**About this exercise:**
Please repeat the listing below exactly, but do not include its pictures.

**Available data:**
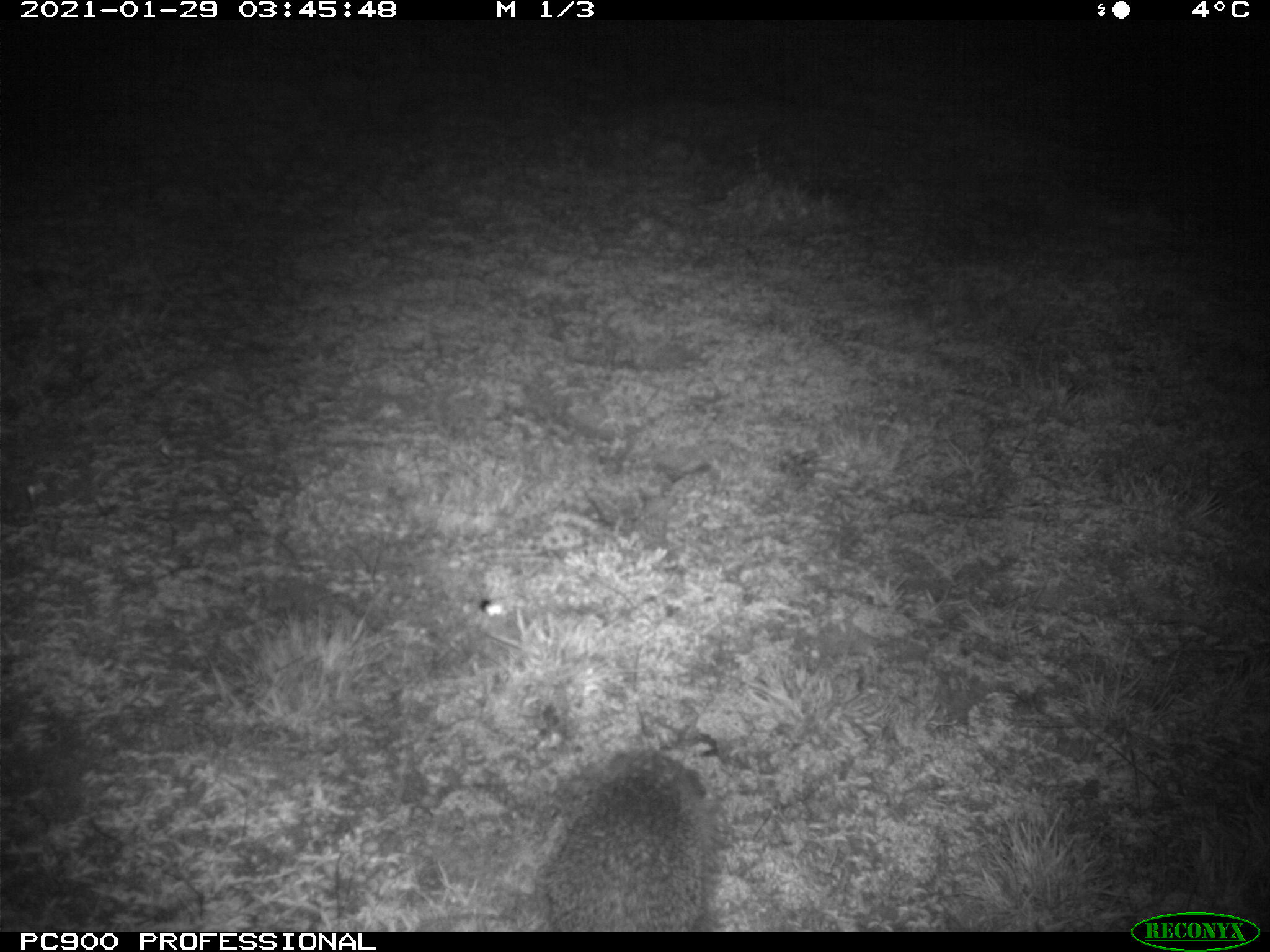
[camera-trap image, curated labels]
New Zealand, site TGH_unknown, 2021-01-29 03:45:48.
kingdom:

**Reply:**
[camera-trap image, curated labels]
New Zealand, site TGH_unknown, 2021-01-29 03:45:48.
kingdom:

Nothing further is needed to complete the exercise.